A virtual vegetable garden builds consumer connection for produce brands

As we know there is a growing trend in people wanting to know where their food is coming from. Likewise we are seeing more and more people establishing vegie patches in their back yards in urban environments. But for those without the land or the time, Abbey Parks farm in the UK is leveraging this growing food trend fully with their i-Grow offering. Abbey Parks are leasing allotments of their farm to consumers all around the UK and growing the vegetables for them.

For £125 you can rent a six square metre allotment for a year and plant six rows of herbs and vegetables. It is estimated that this will provide a minimum of five boxes of produce from winter to summer, sent by next-day-delivery to your home. The variety of crops available include sugar beets, asparagus, potatoes, onions and more. While the experience for many is simply a virtual one until the veggie box arrives, there is also the opportunity for individuals to visit their lot, pick their produce and if really keen do some weeding. It is still early days for Abbey Park’s i-Grow, but through word of mouth they have enticed 38 individuals to lease lots.

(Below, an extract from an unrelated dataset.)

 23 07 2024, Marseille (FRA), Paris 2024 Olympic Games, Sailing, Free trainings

In East Sussex, a related concept in the UK that has been in operation for four years is an orchard where cherry trees can be rented, and 1,500 people have taken up the opportunity. For an investment of £42.50, individuals can anticipate about 10-20kg of cherries, depending on the season. Better still you get to picnic under your tree when it is in full blossom and enjoy harvesting its fruit over a 10 day period during the picking season.

What is interesting from a brand management perspective is that for those food producers wishing to go to the market with a branded product (versus generic fruit) the above schemes provide a powerful vehicle for creating an army of brand advocates. Individuals who are emotionally connected to the fruit being produced and love telling others about it. Imagine back in the office on Monday morning in response to the old …’what did you do on the weekend?’

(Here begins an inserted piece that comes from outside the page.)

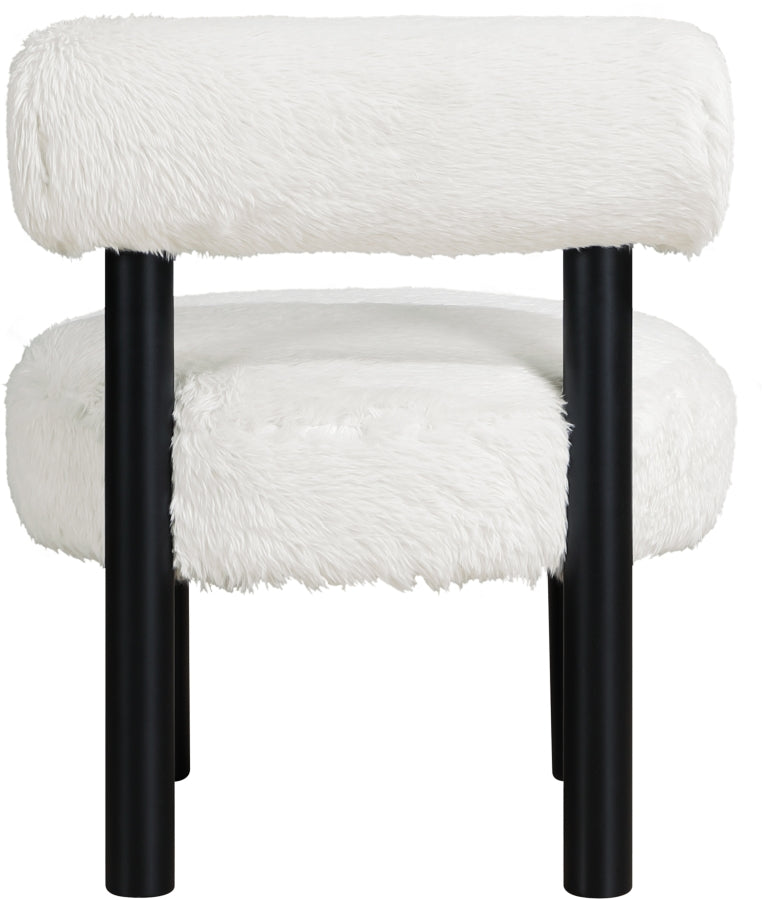 Fauteuil d'appoint rembourré en chenille Vivi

‘”Well actually I went to the stunning (xyz orchard) to harvest MY cherry tree. It was a fantastic day out, lots of fun and the cherries themselves a total indulgence. My (xyz orchard) cherries are superb and you will find some in the kitchen for you to enjoy during the day.”

Next time that person’s work colleague is looking for cherries which brand will they be attracted to? The opportunity is far greater from a brand perspective than simply the revenue from the trees or lots leased out. Yes, and of course the concept would work equally well if the fruits in question were grapes and the end result was some great wine. In fact in that context I may end up a rather large leasee myself!